MP3 playback was included, allowing owners to listen to their music as they typed away to their friends. Users would call others by holding the device flat to their face as the handset's ear-speaker was embedded in the bottom-right of the device when held in landscape mode. Still, it was a chunky piece of kit that resembles the size of a standard television remote control.
One of Nokia's first 'business' phones, the Nokia 8910i was housed in a titanium shell. Back then, a strong device meant it was designed for business use -- and it was marked as one of the most expensive devices at the time. Released in 2003, it was tiny, thick in depth, but surprisingly light.
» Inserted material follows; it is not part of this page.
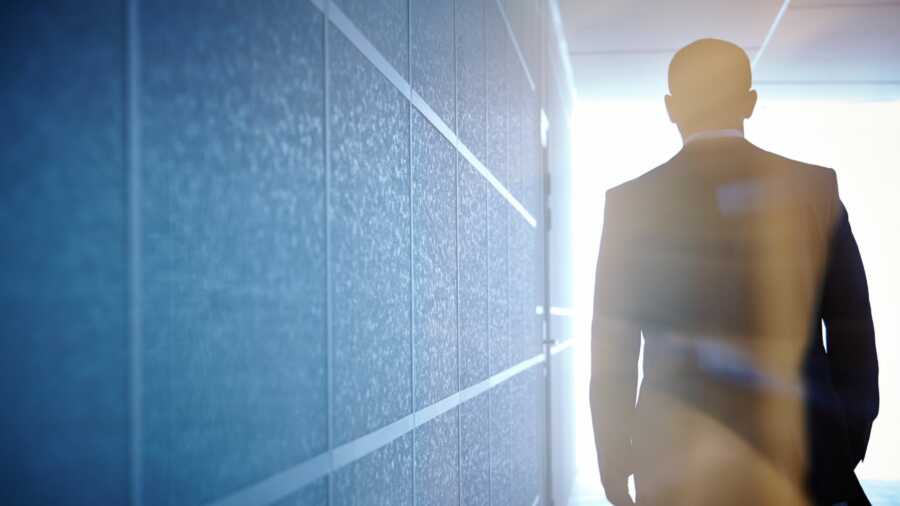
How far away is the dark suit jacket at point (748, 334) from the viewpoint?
153 centimetres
The case underneath the screen slid out to reveal a thin-button keypad and protected the device from scratches and bumps.
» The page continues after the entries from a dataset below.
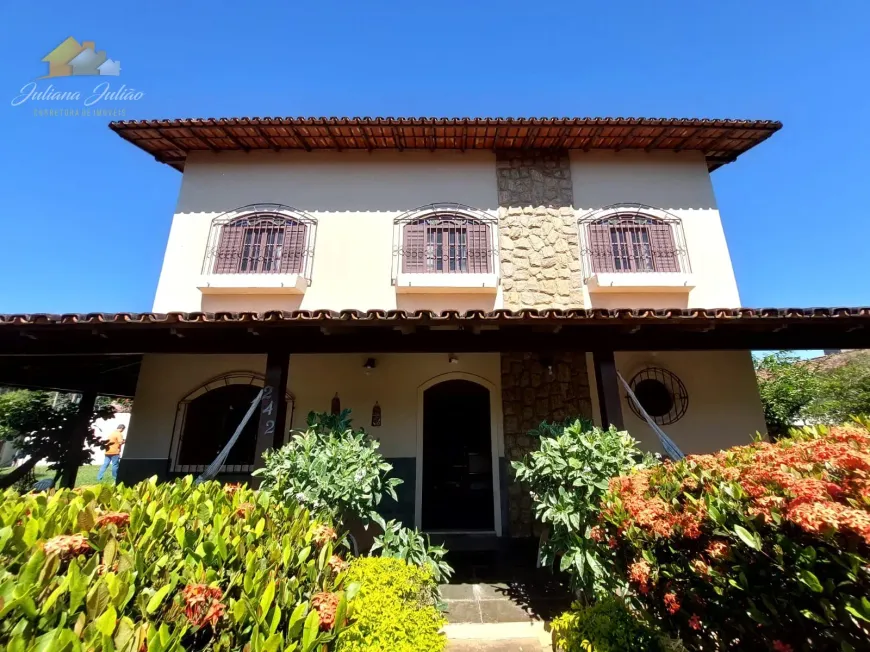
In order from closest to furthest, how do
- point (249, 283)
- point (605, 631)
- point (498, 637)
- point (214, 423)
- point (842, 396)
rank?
point (605, 631)
point (498, 637)
point (214, 423)
point (249, 283)
point (842, 396)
But one of the major problems with an all-metal device, particularly for those in northern and eastern Europe, was that making a call would almost-always result in high-pitched squeals and yelps because the titanium shell would retain almost no heat. As a result, it was like holding something frozen to your head each time you wanted to call someone.
Considered at the time to be a 'business' phone, the Nokia 3650 was a game-changer to Nokia's device principles. The phone was heavy to accommodate a larger battery, but was sleek in design and thinner than most of the other phones on the market at the time. The rounded bottom fit comfortably in the palm of one's hand, but the keypad layout was strange and resembled a 1950's rotary phone dial. It took those who were used to the traditional texting principles a while to adjust to the new layout.
Released in 2003, this was the phone everyone wanted but could scarcely afford. Running the Symbian Series 60 software, it included document editing, mobile Web browsing -- which back then was still in its infancy -- and a large 176 x 206 pixel thin-film transistor (TFT) display.